If you find yourself passionate about a particular aspect of child rearing, and feel you must share, find ways to share the information without sounding bossy, negative, or nasty. Once, when I was out with my boys, I actually had a mom approach me and, what felt like, demean me because I was pushing my young son in a stroller rather than “baby wearing” him. After my initial frustration and anger about her approach and condescending tone, I was able to search through her comments to find the positives (this isn’t an easy task): she’s passionate about her beliefs and is doing what she feels is right for children.

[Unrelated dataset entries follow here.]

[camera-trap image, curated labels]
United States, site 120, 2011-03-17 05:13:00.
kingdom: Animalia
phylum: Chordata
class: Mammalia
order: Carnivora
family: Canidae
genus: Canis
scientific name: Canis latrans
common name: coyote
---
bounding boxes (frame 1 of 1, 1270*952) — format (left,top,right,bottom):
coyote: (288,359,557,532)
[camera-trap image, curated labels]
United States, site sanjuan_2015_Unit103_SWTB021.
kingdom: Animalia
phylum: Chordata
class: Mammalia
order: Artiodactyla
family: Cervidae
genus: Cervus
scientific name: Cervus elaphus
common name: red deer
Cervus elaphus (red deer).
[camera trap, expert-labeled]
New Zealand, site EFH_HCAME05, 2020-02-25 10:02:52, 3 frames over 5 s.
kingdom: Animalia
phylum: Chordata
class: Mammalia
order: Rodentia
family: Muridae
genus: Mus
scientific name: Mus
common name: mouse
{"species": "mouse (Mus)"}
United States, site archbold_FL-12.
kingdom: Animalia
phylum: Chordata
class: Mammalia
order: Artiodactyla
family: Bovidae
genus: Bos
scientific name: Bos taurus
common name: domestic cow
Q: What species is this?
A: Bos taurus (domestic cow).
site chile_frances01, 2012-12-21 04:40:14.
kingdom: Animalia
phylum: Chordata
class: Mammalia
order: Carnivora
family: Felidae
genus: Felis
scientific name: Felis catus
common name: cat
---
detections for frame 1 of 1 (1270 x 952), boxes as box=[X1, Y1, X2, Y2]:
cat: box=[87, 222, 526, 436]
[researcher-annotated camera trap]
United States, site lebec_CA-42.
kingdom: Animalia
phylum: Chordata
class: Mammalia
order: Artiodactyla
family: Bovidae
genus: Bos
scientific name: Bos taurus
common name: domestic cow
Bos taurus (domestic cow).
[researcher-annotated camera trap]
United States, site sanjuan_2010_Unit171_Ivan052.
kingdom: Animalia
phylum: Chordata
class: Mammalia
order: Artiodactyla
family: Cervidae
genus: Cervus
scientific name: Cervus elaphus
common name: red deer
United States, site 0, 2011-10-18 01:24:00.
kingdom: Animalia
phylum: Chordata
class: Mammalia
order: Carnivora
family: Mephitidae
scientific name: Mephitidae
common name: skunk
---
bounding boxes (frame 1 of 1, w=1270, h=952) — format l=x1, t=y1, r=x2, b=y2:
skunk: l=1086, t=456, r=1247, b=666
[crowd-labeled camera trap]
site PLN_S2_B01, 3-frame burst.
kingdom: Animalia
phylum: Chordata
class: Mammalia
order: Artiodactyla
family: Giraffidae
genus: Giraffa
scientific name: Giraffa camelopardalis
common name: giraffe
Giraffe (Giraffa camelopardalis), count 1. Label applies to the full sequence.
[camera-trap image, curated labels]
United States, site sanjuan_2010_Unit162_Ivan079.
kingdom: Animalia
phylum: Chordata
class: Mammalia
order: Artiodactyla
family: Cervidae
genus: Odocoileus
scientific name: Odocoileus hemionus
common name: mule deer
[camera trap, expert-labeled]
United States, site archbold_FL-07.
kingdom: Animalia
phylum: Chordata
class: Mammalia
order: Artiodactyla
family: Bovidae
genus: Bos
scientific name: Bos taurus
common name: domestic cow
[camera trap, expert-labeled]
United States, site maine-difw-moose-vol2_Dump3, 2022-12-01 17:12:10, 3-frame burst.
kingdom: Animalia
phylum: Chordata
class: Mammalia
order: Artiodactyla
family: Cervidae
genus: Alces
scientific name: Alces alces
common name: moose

I am absolutely not saying I am against baby wearing (because in certain circumstances and times I have made the choice that baby wearing would be the best for me and my children), what I am saying is that everyone is different and has different reasons for child rearing differently at different times.
Let’s assume that all people have their child’s best interest in mind at all times. And assume that everyone is doing the best they can with what they have. To think parents never make mistakes is ludicrous; distractions happen, life happens, bad days happen. The world would be a much better place if we could rally together as parents (and humans) rather than rally against.